Tomar alcohol diariamente puede ser perjudicial para la salud. Estudios revelan su relación con varios tipos de cáncer y otros riesgos significativos.
Una creencia común sostiene que el consumo moderado de alcohol puede ser beneficioso para la salud. Sin embargo, diversos estudios científicos han demostrado que esta idea puede ser errónea. La Organización Mundial de la Salud (OMS) ha advertido que “ninguna forma de consumo está exenta de riesgos. Incluso un nivel bajo conlleva riesgos y puede causar daños”. En la región de las Américas, el consumo de alcohol es un 40% superior a la media mundial, lo que lo convierte en un factor de riesgo modificable para más de 200 trastornos de salud. Uno de los efectos más preocupantes es el aumento en la probabilidad de que las personas desarrollen siete tipos de cáncer, que están asociados con un mayor riesgo de cáncer de boca, laringe, garganta, esófago, mamas, hígado y colorrectal.
En su último informe, la Asociación Estadounidense de Investigación del Cáncer (AACR, por sus siglas en inglés) destacó que todos los cánceres están relacionados con factores modificables y subrayó la importancia de limitar el consumo de alcohol. La AACR aclaró que no hay bebidas que sean menos nocivas que otras, ya que todas implican “un desarrollo de riesgos porque contienen etanol, que puede modular hormonas, generar subproductos que dañan el ADN y aumentar la probabilidad de desarrollar cánceres”, según afirmaron expertos de la asociación médica, basándose en evidencias evaluadas por el Instituto Nacional de Estados Unidos.
A nivel global, se estima que el 4,4% de los diagnósticos de cáncer y 401,000 muertes en 2019 fueron atribuibles al consumo de alcohol, de acuerdo con la OMS. A pesar de la existencia de pruebas que demuestran los efectos perjudiciales del alcohol, el desconocimiento sobre estos riesgos persiste. Un estudio realizado en Estados Unidos reveló que “resulta preocupante” que el 51% de la población padezca ciertos tipos de cáncer, como el colorrectal, según una encuesta publicada el año pasado. Beatriz Champagne, coordinadora regional de la Coalición Latinoamericana Saludable (CLAS), afirmó: “Hay necesidad de poner este tema en la agenda pública. En los últimos años, ha aumentado considerablemente el conocimiento sobre el daño que ocasiona el alcohol, según la evidencia científica, de manera similar a lo que ocurre con el tabaco. No podemos hablar de un consumo seguro, ya que no existe ningún nivel de consumo que sea responsable”.

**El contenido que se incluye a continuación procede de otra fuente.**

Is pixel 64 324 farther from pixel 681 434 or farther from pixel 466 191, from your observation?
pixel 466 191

En la actualidad, la conciencia sobre la relación entre el alcohol y la cirrosis ha crecido, pero aún hay una falta de conocimiento general sobre su asociación con el cáncer, como comentó Carolina Prado, investigadora del Departamento de Enfermedades Crónicas y Efectividad Clínica Sanitaria (IECS) en Argentina. La reducción del consumo de alcohol tiene beneficios significativos. Las investigaciones indican que quienes dejan de beber completamente pueden disminuir su riesgo de desarrollar enfermedades relacionadas en un 8%, en comparación con aquellos que continúan aumentando su consumo de alcohol.
Para abordar esta problemática, se han recomendado campañas de mensajes públicos que incluyan intervenciones breves y asesoramiento en centros de atención primaria. Un ejemplo de avance en este sentido es Irlanda, un país conocido por su cultura de pubs, que implementará una medida pionera en 2026. Todos los productos alcohólicos vendidos en el territorio deberán incluir la advertencia: “Existe una relación directa entre el consumo de alcohol y la mortalidad”. Esto convertirá a Irlanda en el primer país en imponer una advertencia que relacione el alcohol con cualquier tipo de cáncer.
Durante las últimas dos décadas, se han implementado etiquetas para informar a los consumidores sobre los riesgos del alcohol. En 2018, había 47 países con normativas que exigían etiquetado, aunque estas se centraban principalmente en cuestiones de consumo excesivo, la edad mínima para beber, la conducción bajo los efectos del alcohol y el consumo durante el embarazo. La asesora de incidencia Marita Pizarro comentó sobre la posibilidad de que América Latina considere la inclusión de advertencias en las etiquetas de productos alcohólicos, señalando que “el impacto sanitario es limitado, pero algunos países están considerando avanzar en políticas de etiquetado”.
El etiquetado es importante, especialmente en el contexto del uso de tabaco y productos ultra-procesados. Pizarro subrayó que las bebidas alcohólicas deberían ser parte de una política pública que incluya un paquete de medidas reconocidas como efectivas, tales como el aumento de precios a través de impuestos, la regulación del acceso y horarios de venta, y la prohibición de publicidad y promoción del alcohol. La doctora Prado también sugirió que “se debería aumentar la consejería en consultas médicas, ya que esto podría traer importantes beneficios”.